### Consignes
1. Dites si chacune des affirmations (a), (b) et (c) est conforme au texte sur Mars et la vie primitive. Répondez par oui ou par non, puis citez à l'identique les mots du texte qui tranchent. (a) À l'époque décrite, la vie tirait déjà l'essentiel de son énergie de la photosynthèse. (b) Les méthanogènes hydrogénotrophes se nourrissent de CO2 et de H2. (c) Le H2 occupait alors une plus petite part de l'atmosphère qu'aujourd'hui.
2. Écrivez la suite du texte sur Mars et la vie primitive, en reprenant juste après sa dernière phrase.

### Extrait choisi

+ + + + +

Mars : et si c’était la vie qui avait rendu la planète inhabitable ?

Il y a 4 milliards d’années, le système solaire est encore jeune. Le processus de formation des planètes qui le constituent touche à sa fin, et le bombardement d’astéroïdes auquel celles-ci sont soumises s’atténue.

Notre planète devient alors habitable puis, quelque temps plus tard (quelques dizaines ou centaines de millions d’années), habitée. La biosphère primitive de notre planète est alors bien différente de ce qu’elle est aujourd’hui. La vie n’a pas encore inventé la photosynthèse, sa source principale d’énergie aujourd’hui. Ces microbes primordiaux – les ancêtres communs à toute forme actuelle de vie sur Terre – doivent donc survivre dans les océans de notre planète en utilisant une autre source d’énergie : la consommation d’espèces chimiques libérées par l’intérieur de la planète au niveau des systèmes hydrothermaux et des volcans et qui s’accumulent sous forme de gaz dans l’atmosphère.

Des micro-organismes appelés « méthanogènes hydrogénotrophes », l’une des formes de vie les plus ancienne de notre biosphère, bénéficient plus particulièrement de la composition atmosphérique de l’époque. Ces micro-organismes se nourrissent du CO2 (dioxyde de carbone) et du H2 (dihydrogène) alors abondants dans l’atmosphère (le H2 représente alors 0,01 à 0,1 % de la composition atmosphérique contre approximativement 0,00005 % aujourd’hui) et récoltent ainsi une quantité d’énergie suffisante pour coloniser la surface des océans de la planète.

+ + + + +

### Lignes fournies
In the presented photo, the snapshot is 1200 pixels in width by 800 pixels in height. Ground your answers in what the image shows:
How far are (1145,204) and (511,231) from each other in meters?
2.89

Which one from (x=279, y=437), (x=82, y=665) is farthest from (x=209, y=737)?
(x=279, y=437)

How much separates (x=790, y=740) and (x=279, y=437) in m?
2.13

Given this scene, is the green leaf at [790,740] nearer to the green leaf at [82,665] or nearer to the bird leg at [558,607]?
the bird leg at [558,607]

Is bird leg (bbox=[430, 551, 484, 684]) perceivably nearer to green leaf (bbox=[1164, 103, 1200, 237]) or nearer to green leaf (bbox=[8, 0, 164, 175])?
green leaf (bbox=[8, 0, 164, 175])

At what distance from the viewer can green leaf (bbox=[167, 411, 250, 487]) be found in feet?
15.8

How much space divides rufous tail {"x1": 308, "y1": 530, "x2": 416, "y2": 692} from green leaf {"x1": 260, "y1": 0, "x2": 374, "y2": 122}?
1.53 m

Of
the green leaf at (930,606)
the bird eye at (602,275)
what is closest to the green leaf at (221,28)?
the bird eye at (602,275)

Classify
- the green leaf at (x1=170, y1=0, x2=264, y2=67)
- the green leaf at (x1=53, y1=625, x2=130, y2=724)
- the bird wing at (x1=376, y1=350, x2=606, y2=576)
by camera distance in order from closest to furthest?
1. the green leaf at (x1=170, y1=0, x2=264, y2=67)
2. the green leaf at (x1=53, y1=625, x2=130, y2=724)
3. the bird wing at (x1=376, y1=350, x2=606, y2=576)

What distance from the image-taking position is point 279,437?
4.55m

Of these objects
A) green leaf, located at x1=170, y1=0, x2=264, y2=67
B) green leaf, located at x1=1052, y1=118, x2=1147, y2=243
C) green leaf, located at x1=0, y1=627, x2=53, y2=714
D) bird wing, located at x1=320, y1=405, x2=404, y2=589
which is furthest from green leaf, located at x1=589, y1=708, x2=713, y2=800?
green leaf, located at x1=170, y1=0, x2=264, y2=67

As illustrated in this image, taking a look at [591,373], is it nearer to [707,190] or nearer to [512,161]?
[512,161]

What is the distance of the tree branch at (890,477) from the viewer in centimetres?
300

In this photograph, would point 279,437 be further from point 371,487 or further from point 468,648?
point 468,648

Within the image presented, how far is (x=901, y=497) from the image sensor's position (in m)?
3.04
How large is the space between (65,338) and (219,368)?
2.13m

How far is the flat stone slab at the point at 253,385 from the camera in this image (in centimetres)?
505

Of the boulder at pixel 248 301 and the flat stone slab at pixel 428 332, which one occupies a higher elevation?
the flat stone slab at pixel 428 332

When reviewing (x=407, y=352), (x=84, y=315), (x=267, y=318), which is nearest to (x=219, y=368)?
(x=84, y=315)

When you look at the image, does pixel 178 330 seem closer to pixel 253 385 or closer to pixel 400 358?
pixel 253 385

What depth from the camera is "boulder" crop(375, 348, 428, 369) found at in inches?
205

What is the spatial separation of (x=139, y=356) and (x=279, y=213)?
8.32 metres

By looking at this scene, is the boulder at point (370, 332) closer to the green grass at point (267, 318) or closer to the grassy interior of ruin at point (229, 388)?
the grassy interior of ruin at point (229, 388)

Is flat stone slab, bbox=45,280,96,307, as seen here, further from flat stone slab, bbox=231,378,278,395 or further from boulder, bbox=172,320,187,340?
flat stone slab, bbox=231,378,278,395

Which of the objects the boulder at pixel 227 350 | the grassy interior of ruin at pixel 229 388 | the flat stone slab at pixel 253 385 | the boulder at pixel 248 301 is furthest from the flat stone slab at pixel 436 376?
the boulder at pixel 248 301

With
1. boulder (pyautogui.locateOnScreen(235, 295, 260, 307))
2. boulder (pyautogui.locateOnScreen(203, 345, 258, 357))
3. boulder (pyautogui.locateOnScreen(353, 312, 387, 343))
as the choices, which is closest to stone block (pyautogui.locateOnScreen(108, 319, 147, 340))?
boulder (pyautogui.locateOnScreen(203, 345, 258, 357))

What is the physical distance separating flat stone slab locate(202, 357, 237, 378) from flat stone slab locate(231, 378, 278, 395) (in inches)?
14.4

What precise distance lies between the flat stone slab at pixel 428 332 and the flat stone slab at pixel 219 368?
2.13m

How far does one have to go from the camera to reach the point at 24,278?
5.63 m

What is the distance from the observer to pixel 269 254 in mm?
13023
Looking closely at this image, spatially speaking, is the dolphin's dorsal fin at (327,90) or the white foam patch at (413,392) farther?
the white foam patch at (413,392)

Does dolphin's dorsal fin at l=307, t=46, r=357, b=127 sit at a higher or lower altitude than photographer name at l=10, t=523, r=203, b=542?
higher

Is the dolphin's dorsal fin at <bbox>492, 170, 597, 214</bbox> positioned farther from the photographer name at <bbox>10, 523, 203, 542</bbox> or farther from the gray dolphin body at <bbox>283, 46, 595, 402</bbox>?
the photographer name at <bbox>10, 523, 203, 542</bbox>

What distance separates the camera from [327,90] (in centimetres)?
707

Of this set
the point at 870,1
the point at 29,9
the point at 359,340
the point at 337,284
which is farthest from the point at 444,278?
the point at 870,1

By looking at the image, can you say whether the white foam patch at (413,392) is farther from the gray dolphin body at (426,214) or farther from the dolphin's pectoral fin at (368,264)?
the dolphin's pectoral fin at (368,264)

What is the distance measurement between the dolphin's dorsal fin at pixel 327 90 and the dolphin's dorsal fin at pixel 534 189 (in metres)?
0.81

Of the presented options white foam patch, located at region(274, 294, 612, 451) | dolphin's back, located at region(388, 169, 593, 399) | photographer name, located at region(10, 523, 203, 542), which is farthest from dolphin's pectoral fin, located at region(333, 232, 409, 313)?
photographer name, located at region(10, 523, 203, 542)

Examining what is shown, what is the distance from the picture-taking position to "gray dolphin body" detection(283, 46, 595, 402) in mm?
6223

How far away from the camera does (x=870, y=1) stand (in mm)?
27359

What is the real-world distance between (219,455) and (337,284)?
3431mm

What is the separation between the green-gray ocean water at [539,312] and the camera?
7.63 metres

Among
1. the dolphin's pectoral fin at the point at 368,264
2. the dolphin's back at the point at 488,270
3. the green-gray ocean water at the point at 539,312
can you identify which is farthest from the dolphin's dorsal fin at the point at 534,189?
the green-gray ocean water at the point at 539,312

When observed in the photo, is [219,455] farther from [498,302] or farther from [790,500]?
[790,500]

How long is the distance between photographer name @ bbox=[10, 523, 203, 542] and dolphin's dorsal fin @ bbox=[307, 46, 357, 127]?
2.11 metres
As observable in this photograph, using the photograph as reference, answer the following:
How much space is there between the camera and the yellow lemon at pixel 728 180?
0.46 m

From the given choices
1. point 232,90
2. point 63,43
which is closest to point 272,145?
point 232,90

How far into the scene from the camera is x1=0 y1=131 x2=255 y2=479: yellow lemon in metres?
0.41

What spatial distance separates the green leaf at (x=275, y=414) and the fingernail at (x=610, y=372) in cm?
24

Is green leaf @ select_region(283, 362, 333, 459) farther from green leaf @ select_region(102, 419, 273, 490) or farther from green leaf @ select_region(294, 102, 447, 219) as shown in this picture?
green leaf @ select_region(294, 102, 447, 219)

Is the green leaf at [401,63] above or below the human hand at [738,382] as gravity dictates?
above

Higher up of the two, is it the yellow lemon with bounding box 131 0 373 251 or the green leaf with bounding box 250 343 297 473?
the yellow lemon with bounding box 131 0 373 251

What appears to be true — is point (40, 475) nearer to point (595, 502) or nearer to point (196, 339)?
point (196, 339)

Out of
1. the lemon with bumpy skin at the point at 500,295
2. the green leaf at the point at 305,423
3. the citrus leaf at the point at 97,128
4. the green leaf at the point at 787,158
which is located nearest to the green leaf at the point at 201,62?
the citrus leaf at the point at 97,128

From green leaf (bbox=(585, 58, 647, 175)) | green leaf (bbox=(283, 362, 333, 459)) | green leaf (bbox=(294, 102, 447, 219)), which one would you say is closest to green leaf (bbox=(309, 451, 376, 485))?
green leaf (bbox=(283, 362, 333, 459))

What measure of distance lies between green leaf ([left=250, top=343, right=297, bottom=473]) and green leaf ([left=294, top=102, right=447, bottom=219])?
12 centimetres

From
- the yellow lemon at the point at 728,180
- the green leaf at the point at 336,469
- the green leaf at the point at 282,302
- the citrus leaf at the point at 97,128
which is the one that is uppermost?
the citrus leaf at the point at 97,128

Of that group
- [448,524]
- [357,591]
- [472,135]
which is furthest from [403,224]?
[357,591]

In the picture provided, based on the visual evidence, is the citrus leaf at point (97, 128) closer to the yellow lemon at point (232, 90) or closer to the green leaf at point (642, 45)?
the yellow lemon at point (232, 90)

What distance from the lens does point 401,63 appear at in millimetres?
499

+ + + + +

### Corrigé
1.
(a) Non : « La vie n’a pas encore inventé la photosynthèse »
(b) Oui : « Ces micro-organismes se nourrissent du CO2 (dioxyde de carbone) et du H2 (dihydrogène) »
(c) Non : « le H2 représente alors 0,01 à 0,1 % de la composition atmosphérique contre approximativement 0,00005 % aujourd’hui »

2.
Ils relâchent en échange d’importantes quantités de méthane (dont les méthanogènes tirent leur nom) dans l’atmosphère. Ce puissant gaz à effet de serre s’y accumule et réchauffe le climat, à une époque où un soleil moins brillant qu’aujourd’hui n’est pas nécessairement en mesure de maintenir à lui seul des conditions tempérées à la surface de la planète. L’apparition de la vie sur Terre à donc pu participer, par le biais des méthanogènes, à consolider l’habitabilité de notre planète et à établir les conditions favorables à l’évolution et à la complexification de la biosphère terrestre durant les milliards d’années qui suivront.

S’il s’agit du scénario le plus probable de l’évolution précoce de l’habitabilité de la Terre, qu’en est-il des autres planètes du système solaire ? Prenons l’exemple de notre voisine, la planète rouge. Au fur et à mesure que nous explorons Mars, il semble de plus en plus certain qu’au même moment se développent sur la planète rouge, ou plus spécifiquement sous sa surface, des conditions environnementales similaires à celles ayant permis aux méthanogènes de foisonner dans les océans de la planète Terre.

Une vie microbienne martienne aurait pu trouver dans les quatre premiers kilomètres de la croûte poreuse de Mars un abri aux conditions rigoureuses de la surface (en particulier aux radiations UV délétères), des températures favorables et compatibles avec la présence d’eau liquide, et d’une source potentiellement abondante d’énergie sous la forme de gaz atmosphériques diffusant dans la croûte.

C’est donc tout naturellement que notre groupe de recherche s’est posé la question suivante : ce qui s’est produit sur Terre aurait-il pu également se produire sur la planète rouge ?

Un portrait de Mars il y a quatre milliards années
Pour répondre à cette question, nous avons couplé trois modèles, nos résultats viennent d’être publiés dans la revue scientifique Nature Astronomy. Le premier permet de prédire comment le volcanisme à la surface de Mars, la chimie interne de son atmosphère et l’échappement de certaines espèces chimiques vers l’espace déterminent la pression et la composition de l’atmosphère. Ces caractéristiques déterminent ensuite le climat.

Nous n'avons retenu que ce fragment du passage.